EXTRAIT PRÉSENTÉ:
┌──
District de Montréal                                       Bénéficiaire

S12-071001-NP                                          c.

                                                                       Construction Prodan Inc.

Entrepreneur

Et :                                       

Garantie des maisons neuves

de l’APCHQ Inc.

Administrateur

 

 

DÉCISION ARBITRALE

 

 

Arbitre :                                                         Me Roland-Yves Gagné

 

Pour le Bénéficiaire :                                  Christine Lefort

                                                                       Esther Sanchez

                                                                       Billy Chérubin

                                                                       Patrick Landry

                                                                       Jarrett Fisher

           

Pour l’Administrateur :                                Me Luc Séguin

                                                                       Johanne Tremblay

                                                                       Jean Desormeaux

 

Pour l’Entrepreneur :                                   Danièle Leblanc

                                                                       Gerry Saumur

 

Date de l’audition :                                      26 novembre 2012

 

Lieu de l’audition :                                       Palais de justice de Montréal

                                                                       1 est, rue Notre-Dame, salle 14.10

                                                                       Montréal

                                  

Date de la décision :                                   11 décembre 2012


 

Description des parties 

 

Bénéficiaire

 

SDC 12505, 12507, 12509, 71E  Avenue

a/s Madame Christine Lefort

12507, 71e Avenue

Montréal, Qc.
└──
DONNÉES:
┌──
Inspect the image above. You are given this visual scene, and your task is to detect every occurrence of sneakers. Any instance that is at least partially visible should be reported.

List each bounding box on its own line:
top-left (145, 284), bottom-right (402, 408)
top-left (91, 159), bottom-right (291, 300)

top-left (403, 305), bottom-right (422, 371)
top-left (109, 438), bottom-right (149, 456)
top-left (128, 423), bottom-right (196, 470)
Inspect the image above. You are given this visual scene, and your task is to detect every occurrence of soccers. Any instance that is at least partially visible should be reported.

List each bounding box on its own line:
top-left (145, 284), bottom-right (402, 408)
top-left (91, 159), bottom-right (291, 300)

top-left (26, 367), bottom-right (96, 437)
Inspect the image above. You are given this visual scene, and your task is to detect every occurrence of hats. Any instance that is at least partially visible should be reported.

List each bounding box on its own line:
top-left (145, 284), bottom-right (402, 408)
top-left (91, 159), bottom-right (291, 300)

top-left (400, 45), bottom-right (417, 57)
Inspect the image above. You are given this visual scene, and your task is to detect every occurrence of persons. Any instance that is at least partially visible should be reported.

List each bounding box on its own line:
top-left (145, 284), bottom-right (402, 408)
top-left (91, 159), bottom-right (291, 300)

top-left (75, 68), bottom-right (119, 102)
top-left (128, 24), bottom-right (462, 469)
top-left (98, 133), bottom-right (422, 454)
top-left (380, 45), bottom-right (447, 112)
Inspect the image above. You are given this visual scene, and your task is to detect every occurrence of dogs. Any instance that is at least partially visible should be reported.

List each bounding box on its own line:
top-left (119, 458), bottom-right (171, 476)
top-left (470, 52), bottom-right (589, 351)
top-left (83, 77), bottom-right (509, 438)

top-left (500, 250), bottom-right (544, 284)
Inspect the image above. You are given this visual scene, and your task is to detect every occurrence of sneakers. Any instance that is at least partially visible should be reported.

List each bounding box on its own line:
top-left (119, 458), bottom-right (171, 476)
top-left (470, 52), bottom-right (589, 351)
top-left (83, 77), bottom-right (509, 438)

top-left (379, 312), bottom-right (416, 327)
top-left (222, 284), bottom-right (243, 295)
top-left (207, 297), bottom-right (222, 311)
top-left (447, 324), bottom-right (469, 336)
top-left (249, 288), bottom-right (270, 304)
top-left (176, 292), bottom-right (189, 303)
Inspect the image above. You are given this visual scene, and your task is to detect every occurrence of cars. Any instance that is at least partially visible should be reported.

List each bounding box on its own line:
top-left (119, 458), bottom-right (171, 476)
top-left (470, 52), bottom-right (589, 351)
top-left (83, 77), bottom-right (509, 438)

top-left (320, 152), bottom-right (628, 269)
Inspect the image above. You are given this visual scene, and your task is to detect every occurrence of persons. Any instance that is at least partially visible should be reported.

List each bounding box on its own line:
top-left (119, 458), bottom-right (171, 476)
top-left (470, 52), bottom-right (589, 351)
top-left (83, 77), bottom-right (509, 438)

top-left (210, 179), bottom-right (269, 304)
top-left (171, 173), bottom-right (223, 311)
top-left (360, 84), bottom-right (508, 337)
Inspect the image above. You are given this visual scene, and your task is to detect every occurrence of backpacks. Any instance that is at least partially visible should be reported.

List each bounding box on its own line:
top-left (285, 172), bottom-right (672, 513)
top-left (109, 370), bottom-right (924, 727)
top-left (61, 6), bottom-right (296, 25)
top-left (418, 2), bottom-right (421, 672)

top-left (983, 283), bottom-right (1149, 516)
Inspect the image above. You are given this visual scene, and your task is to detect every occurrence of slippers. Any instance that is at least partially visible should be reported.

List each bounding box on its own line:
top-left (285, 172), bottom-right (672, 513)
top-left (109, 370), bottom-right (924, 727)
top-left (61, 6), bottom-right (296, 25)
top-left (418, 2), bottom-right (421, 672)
└──
LISTE DES TÂCHES:
1. Répondez à ces questions d'après l'extrait, en reprenant le même marquage :
(a) Qui est l'arbitre ?
(b) À quelle date a eu lieu l'audition ?
(c) Quelle est la date de la décision ?
2. Recopiez à l'identique, dans les enregistrements, les lignes allant de celle qui contient « occurrence of cars. » jusqu'à celle qui contient « top-left (320, 152), bottom-right (628, 269) », celle-ci comprise.
Les enregistrements n'ont aucun lien avec l'extrait.

RÉSULTATS:
1.
(a) Me Roland-Yves Gagné
(b) 26 novembre 2012
(c) 11 décembre 2012

2.
Inspect the image above. You are given this visual scene, and your task is to detect every occurrence of cars. Any instance that is at least partially visible should be reported.

List each bounding box on its own line:
top-left (119, 458), bottom-right (171, 476)
top-left (470, 52), bottom-right (589, 351)
top-left (83, 77), bottom-right (509, 438)

top-left (320, 152), bottom-right (628, 269)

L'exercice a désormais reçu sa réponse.